──────── Document text ────────

- Directed by: David Schmoeller
- Written by: David Schmoeller
- Produced by: Roberto Bessi
- Starring: Klaus Kinski; Talia Balsam; Barbara Whinnery; Carole Francis; Tane McClure; Sally Brown; Kenneth Robert Shippy;
- Cinematography: Sergio Salvati
- Edited by: Bert Glatstein
- Music by: Pino Donaggio
- Production company: Altar Productions
- Distributed by: Empire Pictures
- Release date: September 26, 1986;
- Running time: 80 minutes
- Country: United States
- Language: English
- Budget: $1 million

= Crawlspace (1986 film) =

1986 film by David Schmoeller

Crawlspace is a 1986 American horror film written and directed by David Schmoeller, and starring Klaus Kinski, Talia Balsam, Barbara Whinnery, and Tané McClure. Its plot follows Karl Guenther, the crazed son of a Nazi doctor obsessed with trapping young women and slowly torturing them to death in an urban apartment building. The film became infamous due to the on-set conflicts between Schmoeller and Kinski, with claims that producer Roberto Bessi attempted to have Kinski murdered due to his continued hostility towards the crew.

──────── Information shown ────────

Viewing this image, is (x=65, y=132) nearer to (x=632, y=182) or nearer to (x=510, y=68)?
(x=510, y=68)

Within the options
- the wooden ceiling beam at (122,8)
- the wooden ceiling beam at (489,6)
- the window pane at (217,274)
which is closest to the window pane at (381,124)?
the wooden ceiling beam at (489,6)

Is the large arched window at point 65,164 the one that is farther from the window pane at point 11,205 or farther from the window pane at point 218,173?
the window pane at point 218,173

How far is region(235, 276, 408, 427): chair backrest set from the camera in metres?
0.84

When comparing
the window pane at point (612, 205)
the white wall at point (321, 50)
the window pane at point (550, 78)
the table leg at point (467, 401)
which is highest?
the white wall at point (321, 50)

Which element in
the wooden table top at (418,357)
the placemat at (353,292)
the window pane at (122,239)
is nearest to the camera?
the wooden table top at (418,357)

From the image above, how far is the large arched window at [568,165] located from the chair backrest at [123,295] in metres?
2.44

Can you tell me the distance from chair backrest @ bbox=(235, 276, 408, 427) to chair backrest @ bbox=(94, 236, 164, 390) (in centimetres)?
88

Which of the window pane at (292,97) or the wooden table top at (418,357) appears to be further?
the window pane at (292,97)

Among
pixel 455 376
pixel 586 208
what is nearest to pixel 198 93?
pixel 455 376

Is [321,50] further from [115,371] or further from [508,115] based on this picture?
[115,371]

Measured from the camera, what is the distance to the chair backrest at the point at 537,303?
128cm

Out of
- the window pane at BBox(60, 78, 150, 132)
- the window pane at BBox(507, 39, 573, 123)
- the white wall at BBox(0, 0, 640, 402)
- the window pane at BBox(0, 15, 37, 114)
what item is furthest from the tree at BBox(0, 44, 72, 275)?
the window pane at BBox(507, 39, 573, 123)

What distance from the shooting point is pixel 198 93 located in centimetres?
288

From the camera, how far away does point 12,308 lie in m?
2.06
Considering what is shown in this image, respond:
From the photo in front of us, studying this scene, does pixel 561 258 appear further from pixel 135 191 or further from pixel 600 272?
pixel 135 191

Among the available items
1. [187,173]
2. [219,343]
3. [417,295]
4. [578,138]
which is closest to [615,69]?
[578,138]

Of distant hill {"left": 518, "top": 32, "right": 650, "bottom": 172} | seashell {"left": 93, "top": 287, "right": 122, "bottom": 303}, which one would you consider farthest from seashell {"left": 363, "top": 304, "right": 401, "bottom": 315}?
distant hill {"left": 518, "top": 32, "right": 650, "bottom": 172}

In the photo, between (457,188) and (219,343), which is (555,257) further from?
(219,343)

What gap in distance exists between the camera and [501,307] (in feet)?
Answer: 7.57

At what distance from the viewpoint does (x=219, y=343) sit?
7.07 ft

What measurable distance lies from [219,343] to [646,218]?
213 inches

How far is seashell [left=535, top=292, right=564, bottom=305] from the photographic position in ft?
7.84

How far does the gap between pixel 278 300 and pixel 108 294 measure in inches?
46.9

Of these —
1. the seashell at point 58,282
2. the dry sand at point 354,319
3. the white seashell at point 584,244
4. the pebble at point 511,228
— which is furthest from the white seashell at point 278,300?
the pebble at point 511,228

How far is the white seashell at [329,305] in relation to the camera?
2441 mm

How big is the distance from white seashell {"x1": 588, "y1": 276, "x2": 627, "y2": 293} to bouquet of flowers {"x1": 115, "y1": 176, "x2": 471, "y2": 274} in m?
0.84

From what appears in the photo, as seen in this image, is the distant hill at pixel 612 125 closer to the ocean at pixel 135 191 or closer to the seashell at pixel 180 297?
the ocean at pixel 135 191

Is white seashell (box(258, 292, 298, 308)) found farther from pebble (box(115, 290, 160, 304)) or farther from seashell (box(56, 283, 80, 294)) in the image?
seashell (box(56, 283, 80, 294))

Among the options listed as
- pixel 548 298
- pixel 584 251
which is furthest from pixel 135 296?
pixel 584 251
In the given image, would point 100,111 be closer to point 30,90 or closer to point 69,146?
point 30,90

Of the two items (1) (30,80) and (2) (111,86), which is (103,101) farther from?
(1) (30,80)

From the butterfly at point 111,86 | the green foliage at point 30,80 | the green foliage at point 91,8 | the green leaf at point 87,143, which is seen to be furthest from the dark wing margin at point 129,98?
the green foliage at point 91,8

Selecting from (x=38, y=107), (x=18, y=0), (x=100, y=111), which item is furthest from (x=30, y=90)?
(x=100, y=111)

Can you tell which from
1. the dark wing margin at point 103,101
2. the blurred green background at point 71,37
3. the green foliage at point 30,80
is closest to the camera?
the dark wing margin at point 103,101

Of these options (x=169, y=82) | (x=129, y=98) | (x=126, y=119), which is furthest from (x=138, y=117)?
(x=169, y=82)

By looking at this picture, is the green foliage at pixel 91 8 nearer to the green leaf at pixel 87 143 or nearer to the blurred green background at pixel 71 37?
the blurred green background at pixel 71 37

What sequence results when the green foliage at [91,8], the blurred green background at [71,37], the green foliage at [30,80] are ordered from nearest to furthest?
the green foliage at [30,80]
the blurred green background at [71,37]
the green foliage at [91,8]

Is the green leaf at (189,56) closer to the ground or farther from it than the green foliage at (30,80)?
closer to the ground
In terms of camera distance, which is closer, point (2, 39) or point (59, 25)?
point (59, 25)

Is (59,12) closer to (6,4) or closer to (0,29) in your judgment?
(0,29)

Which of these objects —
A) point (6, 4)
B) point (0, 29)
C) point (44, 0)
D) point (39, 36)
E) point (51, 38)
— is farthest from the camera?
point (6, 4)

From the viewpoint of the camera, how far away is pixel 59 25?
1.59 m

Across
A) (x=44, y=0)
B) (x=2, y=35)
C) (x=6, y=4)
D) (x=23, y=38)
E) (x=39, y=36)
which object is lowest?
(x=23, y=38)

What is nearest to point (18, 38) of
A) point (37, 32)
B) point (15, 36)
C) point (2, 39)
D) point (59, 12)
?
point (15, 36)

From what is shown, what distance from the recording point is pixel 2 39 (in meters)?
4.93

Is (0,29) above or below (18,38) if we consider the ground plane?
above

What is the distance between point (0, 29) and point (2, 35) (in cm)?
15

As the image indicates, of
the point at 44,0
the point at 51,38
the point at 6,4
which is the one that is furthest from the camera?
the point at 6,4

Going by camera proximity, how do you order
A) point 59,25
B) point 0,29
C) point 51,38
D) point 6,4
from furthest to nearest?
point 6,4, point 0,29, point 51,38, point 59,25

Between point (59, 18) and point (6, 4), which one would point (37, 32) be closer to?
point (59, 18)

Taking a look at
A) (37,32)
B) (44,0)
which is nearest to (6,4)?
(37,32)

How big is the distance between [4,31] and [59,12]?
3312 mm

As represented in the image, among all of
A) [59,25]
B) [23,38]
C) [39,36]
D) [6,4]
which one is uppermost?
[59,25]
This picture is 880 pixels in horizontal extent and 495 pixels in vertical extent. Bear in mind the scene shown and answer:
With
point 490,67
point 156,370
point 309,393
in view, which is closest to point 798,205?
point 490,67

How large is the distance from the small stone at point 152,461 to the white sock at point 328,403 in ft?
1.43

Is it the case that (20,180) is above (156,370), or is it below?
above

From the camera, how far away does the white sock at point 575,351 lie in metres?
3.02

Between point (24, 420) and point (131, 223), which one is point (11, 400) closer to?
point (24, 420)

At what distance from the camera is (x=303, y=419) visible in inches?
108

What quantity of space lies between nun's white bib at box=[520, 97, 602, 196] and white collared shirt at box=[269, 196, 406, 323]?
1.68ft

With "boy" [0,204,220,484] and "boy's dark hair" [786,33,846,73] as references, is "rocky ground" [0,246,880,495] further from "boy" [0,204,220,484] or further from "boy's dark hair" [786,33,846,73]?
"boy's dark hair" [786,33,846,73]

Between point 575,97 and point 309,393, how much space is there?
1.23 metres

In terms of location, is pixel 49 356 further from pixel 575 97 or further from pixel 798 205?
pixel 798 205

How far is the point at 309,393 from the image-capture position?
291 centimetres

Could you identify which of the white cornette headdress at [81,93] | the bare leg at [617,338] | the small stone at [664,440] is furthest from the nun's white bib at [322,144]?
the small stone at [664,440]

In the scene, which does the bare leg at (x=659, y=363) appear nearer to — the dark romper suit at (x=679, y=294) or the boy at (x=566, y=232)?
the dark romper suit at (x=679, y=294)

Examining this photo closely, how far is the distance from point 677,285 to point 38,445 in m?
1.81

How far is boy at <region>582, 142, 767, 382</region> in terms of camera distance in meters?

────────

Written exercise
From the Crawlspace film text, print the passage from "1986 film by" up to and including "towards the crew.", word for word.

Output
1986 film by David Schmoeller

Crawlspace is a 1986 American horror film written and directed by David Schmoeller, and starring Klaus Kinski, Talia Balsam, Barbara Whinnery, and Tané McClure. Its plot follows Karl Guenther, the crazed son of a Nazi doctor obsessed with trapping young women and slowly torturing them to death in an urban apartment building. The film became infamous due to the on-set conflicts between Schmoeller and Kinski, with claims that producer Roberto Bessi attempted to have Kinski murdered due to his continued hostility towards the crew.